BXCL701 and pembrolizumab may resolve the need for FDA-approved therapies for patients with small cell neuroendocrine prostate cancer, according to investigators.
A phase 1b/2 clinical trial (NCT03910660) assessing the use of oral immune activator BXCL701 plus pembrolizumab (Keytruda) in a heavily pretreated population of patients with metastatic castration-resistant prostate cancer (mCRPC) with de novo or treatment-emergent small cell neuroendocrine carcinoma (SCNC) is set to expand to a phase 2a efficacy analysis, according to a press release from drug developer BioXcel Therapeutics.1
The decision to expand came after the protocol-specified efficacy threshold for cohort expansion of 3 composite responses was met.2 Findings from the phase 1b/2 study were presented at the 2021 European Society of Medical Oncology Congress (ESMO) and indicated that those who received treatment with the experimental combination yielded a composite response rate of 26% and a disease control rate of 63%. Moreover, 5% of patients achieved a confirmed partial response (5%) and 11% had an unconfirmed response.

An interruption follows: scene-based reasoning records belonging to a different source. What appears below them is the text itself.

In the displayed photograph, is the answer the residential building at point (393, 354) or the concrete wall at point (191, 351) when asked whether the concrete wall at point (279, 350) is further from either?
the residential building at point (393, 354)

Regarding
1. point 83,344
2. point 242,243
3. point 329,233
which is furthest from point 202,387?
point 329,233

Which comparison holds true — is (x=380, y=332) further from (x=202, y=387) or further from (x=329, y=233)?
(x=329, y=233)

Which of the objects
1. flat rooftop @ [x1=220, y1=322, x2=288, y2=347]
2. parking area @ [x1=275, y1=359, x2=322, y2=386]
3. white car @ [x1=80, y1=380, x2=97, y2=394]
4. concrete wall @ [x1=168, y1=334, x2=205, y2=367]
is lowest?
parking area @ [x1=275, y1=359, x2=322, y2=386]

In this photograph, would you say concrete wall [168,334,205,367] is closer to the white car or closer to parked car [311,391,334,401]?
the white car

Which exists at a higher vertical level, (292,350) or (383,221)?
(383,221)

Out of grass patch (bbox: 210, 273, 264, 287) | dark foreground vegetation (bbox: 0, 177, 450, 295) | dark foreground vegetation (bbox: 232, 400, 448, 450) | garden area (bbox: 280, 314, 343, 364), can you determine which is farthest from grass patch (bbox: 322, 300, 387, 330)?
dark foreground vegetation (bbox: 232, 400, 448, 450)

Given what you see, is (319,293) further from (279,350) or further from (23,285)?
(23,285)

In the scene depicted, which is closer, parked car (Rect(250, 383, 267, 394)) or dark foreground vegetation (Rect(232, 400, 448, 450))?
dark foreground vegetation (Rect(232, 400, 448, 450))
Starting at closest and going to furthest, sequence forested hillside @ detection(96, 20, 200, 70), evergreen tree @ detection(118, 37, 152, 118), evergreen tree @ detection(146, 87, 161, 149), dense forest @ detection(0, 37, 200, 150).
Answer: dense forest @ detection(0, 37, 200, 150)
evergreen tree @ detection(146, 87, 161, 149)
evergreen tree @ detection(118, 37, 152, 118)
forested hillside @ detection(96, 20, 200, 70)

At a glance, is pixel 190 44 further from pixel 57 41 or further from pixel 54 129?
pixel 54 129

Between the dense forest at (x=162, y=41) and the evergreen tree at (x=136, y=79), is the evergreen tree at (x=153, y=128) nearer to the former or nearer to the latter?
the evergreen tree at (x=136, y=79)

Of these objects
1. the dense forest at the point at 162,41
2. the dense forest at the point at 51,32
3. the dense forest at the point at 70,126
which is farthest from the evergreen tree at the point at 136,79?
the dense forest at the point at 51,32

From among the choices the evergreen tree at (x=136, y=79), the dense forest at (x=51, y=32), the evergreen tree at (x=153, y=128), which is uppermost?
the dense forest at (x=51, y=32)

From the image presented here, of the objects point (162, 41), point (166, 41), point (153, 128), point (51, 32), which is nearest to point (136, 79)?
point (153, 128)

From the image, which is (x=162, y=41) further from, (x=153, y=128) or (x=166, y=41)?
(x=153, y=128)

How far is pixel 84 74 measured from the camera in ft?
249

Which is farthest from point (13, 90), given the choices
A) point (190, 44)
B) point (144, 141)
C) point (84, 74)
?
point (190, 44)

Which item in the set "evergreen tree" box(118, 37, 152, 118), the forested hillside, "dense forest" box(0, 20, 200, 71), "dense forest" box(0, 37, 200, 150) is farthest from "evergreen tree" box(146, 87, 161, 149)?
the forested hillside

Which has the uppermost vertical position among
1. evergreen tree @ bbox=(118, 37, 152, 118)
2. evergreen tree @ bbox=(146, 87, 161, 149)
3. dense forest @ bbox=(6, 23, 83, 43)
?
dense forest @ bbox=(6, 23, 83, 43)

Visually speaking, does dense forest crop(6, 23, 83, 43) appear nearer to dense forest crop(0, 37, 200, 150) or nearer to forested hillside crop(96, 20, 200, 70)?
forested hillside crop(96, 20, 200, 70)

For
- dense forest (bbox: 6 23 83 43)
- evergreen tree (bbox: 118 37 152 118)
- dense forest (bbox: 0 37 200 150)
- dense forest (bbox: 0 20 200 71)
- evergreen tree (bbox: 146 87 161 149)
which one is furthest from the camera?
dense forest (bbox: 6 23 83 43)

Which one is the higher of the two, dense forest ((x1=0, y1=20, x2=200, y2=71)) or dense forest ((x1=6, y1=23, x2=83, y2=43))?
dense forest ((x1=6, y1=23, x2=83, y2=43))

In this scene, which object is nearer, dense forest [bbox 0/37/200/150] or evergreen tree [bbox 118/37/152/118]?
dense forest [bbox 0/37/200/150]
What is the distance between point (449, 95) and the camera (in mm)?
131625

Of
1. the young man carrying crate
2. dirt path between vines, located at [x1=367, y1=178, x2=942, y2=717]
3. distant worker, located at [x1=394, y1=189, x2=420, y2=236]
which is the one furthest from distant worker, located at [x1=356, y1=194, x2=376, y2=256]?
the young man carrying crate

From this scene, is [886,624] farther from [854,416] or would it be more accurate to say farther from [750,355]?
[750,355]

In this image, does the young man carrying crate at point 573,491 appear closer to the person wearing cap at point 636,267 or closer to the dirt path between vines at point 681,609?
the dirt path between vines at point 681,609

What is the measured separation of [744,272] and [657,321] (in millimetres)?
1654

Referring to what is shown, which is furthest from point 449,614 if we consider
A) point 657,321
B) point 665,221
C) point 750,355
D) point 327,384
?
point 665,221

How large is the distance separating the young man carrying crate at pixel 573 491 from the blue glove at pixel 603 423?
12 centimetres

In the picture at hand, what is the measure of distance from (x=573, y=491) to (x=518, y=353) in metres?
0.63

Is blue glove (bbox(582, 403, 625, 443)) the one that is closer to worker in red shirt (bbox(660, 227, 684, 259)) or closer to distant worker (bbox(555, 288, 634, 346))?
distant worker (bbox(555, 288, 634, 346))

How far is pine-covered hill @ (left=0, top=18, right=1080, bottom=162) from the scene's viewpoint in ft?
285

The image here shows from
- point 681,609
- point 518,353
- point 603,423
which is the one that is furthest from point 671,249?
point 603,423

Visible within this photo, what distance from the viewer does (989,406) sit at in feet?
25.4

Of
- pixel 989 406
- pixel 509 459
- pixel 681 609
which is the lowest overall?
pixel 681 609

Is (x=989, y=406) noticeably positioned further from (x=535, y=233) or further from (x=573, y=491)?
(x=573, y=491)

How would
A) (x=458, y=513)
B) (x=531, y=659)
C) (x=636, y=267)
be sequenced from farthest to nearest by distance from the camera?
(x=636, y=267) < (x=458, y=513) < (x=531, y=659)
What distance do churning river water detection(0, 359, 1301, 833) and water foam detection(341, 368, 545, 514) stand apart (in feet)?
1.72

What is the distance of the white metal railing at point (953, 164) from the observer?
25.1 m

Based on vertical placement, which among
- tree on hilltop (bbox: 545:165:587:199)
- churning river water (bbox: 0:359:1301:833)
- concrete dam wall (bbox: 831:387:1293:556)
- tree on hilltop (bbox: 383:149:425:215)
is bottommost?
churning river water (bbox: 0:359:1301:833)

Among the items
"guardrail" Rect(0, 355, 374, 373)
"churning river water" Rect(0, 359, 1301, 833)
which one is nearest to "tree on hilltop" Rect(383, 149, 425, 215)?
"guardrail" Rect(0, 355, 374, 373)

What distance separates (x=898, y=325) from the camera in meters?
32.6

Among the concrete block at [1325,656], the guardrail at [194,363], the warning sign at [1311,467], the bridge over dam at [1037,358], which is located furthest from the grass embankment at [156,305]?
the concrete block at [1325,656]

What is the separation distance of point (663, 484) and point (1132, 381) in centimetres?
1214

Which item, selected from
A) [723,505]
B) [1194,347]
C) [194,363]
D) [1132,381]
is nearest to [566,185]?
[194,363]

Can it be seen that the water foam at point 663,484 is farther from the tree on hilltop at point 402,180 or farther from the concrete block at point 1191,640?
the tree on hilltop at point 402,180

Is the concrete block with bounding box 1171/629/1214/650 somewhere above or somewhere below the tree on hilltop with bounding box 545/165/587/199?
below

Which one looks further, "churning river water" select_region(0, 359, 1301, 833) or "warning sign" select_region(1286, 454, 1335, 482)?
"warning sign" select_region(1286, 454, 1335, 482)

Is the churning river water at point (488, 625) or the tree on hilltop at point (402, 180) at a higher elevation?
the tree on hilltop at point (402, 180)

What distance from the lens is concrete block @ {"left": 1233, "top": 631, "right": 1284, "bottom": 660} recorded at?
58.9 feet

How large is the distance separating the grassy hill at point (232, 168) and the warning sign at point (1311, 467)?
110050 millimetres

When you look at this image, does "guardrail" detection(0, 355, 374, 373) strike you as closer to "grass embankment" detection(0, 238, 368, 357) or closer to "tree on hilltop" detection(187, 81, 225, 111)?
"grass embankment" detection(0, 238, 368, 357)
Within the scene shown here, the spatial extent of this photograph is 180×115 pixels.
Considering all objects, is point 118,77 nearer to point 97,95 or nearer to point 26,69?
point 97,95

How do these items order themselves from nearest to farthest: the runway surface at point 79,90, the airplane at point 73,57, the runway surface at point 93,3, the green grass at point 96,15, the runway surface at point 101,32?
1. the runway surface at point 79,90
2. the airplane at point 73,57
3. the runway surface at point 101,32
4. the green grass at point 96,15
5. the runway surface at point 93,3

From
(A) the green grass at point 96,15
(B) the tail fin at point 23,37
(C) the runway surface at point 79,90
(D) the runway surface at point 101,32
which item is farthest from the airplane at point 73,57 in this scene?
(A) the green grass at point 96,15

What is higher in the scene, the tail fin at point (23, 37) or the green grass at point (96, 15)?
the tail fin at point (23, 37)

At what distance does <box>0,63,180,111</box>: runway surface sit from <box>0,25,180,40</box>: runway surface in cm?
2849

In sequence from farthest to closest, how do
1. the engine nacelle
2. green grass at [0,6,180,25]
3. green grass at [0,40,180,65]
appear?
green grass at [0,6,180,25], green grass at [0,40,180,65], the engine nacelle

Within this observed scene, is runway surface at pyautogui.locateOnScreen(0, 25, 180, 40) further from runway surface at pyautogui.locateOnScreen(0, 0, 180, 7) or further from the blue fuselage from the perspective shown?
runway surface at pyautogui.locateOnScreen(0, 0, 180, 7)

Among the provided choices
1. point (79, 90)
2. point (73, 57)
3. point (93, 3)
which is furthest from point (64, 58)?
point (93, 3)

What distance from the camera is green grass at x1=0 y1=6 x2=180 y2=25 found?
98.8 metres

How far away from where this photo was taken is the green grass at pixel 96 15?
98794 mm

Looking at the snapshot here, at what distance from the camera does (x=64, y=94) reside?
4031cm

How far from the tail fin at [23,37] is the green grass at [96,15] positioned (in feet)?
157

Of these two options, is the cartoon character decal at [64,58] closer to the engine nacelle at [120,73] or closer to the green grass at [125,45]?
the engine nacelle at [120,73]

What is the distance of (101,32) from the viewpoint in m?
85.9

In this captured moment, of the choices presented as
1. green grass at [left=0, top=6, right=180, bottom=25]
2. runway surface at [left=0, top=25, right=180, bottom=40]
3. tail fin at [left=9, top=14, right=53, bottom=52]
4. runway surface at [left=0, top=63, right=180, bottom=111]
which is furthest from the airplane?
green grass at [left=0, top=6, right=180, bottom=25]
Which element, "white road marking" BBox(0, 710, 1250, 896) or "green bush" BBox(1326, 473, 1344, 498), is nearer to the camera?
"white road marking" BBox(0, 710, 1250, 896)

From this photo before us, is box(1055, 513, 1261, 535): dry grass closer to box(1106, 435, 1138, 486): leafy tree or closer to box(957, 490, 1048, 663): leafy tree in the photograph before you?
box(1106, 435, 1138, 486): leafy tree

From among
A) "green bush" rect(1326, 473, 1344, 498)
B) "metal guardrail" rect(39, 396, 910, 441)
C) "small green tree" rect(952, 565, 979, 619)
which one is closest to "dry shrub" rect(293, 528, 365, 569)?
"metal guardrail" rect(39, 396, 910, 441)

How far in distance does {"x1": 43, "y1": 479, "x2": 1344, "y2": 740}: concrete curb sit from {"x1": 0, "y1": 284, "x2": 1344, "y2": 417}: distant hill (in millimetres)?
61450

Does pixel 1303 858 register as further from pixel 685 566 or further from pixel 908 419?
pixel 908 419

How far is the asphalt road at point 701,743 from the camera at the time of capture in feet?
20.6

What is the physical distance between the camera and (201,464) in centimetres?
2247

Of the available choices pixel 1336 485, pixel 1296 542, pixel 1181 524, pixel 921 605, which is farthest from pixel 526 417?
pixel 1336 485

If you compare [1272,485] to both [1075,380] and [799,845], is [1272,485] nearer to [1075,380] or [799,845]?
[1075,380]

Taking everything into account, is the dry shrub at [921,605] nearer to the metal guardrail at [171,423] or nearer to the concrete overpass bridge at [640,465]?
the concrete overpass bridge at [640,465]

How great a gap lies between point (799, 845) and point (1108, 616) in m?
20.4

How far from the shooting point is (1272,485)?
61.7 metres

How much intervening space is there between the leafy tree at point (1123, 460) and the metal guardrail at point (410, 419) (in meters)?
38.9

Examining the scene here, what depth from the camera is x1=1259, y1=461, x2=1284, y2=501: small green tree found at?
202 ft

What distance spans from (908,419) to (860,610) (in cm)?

“There is currently no standard of care for [patients with mCRPC] presenting with the SCNC phenotype,” Vincent J. O’Neill, MD, senior vice president and chief medical officer at BioXcel, said in a press release. “SCNC is a particularly rare and difficult to treat variation of mCRPC. The decision to expand the SCNC cohort builds upon positive interim safety and efficacy data from the adenocarcinoma cohort presented last month at ESMO and moves us into the next stage of the evaluation lifecycle.
He continued, “With three composite responses observed among ten evaluable patients, and what we believe is a manageable side effect profile, we continue to be encouraged by BCXL701’s potential to generate an immune response in ‘cold’ tumor types. We intend to continue recruitment of additional patients for our SCNC cohort, and we look forward to the further evaluation of BXCL701 in this mCRPC patient population, as well as in our adenocarcinoma cohort, which also continues enrollment.”
To be eligible for the open-label, multicenter study, patients were required to have experienced progression via Prostate Cancer Working Group 3 criteria, as well as receive at least 1 previous line of treatment with cytotoxic chemotherapy to be enrolled on the SCNC cohort. Moreover, treatment with 1 to 2 androgen signaling inhibitors and 1 line of taxane chemotherapy was necessary to be included in the adenocarcinoma cohort. Investigators reported a total of 23 response-evaluable patients.
Eligible patients who enrolled on the study with SCNC received 0.3 mg of BXCL701 twice daily on days 1 through 14 throughout the 21-day cycle plus 200 mg of intravenous pembrolizumab on day 1 and every subsequent 21-day cycle.
The study’s secondary end points were duration of response, progression-free survival, and overall survival.
Additional findings from the study indicated that 42% of patients achieved stable disease, 5% had a non–complete response or non–progressive disease, and 37% had progressive disease. Moreover, investigators reported a circulating tumor response rate of 25%.